This is an excerpt from a column posted at BizOpinion.
If you don’t think technology has been a part of Wisconsin’s dairy industry since its humble beginnings, consider the story of Professor Stephen M. Babcock and his butterfat test.
You may know Babcock’s name if for no other reason than the iconic dairy store on the UW-Madison campus that is named in his honor.
It’s where visitors can buy ice cream, cheese and more in seemingly endless flavors and forms, all within a setting that speaks to the university’s historic role in defining Wisconsin as “America’s Dairyland.”
Babcock’s contributions to that image and reality began in 1890, his first year on campus, with the publication of a straight-forward chemistry experiment. He discovered that all of the compounds of milk – except for the fat – dissolve in sulfuric acid.

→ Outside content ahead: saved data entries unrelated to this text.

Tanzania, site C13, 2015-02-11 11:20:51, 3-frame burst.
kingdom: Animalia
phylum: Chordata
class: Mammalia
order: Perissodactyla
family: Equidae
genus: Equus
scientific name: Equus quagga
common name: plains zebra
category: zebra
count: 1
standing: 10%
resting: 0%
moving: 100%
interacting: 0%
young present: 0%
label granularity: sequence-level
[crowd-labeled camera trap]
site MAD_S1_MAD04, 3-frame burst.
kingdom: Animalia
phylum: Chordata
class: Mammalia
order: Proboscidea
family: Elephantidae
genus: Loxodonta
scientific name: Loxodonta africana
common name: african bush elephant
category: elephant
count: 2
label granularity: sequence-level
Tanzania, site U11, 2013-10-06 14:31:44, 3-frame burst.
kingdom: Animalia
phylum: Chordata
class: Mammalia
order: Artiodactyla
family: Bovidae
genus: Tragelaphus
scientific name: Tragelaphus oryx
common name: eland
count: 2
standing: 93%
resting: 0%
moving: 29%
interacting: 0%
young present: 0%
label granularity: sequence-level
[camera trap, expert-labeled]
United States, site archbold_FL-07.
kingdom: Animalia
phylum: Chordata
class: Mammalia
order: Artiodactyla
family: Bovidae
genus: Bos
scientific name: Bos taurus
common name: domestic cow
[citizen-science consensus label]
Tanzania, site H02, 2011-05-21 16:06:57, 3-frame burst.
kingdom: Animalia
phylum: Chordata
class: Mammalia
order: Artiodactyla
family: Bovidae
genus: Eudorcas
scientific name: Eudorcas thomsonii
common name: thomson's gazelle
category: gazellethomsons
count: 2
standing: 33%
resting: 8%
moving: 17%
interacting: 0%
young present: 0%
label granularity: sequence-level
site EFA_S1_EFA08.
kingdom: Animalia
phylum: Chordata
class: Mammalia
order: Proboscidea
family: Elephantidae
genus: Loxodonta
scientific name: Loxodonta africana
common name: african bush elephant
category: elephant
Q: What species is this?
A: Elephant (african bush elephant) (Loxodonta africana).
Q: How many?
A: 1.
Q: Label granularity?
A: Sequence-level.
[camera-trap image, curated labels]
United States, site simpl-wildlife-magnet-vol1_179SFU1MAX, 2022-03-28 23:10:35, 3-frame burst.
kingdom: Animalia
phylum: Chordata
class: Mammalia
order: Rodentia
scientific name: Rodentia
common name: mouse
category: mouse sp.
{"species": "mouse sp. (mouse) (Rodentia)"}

He devised a test that involved adding sulfuric acid to a known quantity of milk, centrifuging the sample to condense the fat, and calculating the milk fat or “butterfat” content based on the amount of fat recovered per volume of milk tested.
It was an easily conducted field test that revolutionized dairy farming because it set a reliable standard for production, since milk without sufficient butterfat could not be made into many of the dairy products we still enjoy today.
Babcock’s test laid the foundation for an agricultural industry built on quality, science and innovation, from the laboratories and “Dairy Short Courses” of a still-young university, to the barns of Wisconsin and to the tables of a growing nation.
Roll forward nearly 125 years and Wisconsin’s dairy industry faces new challenges to its continued prosperity, from environmental pressures on the land and water that sustains it, to consumer trends that compel product innovation.
Fostering that kind of innovation is the goal of a new project within the Wisconsin Center for Dairy Research, one of the world’s leading centers for discovery within an industry that has become international in every way.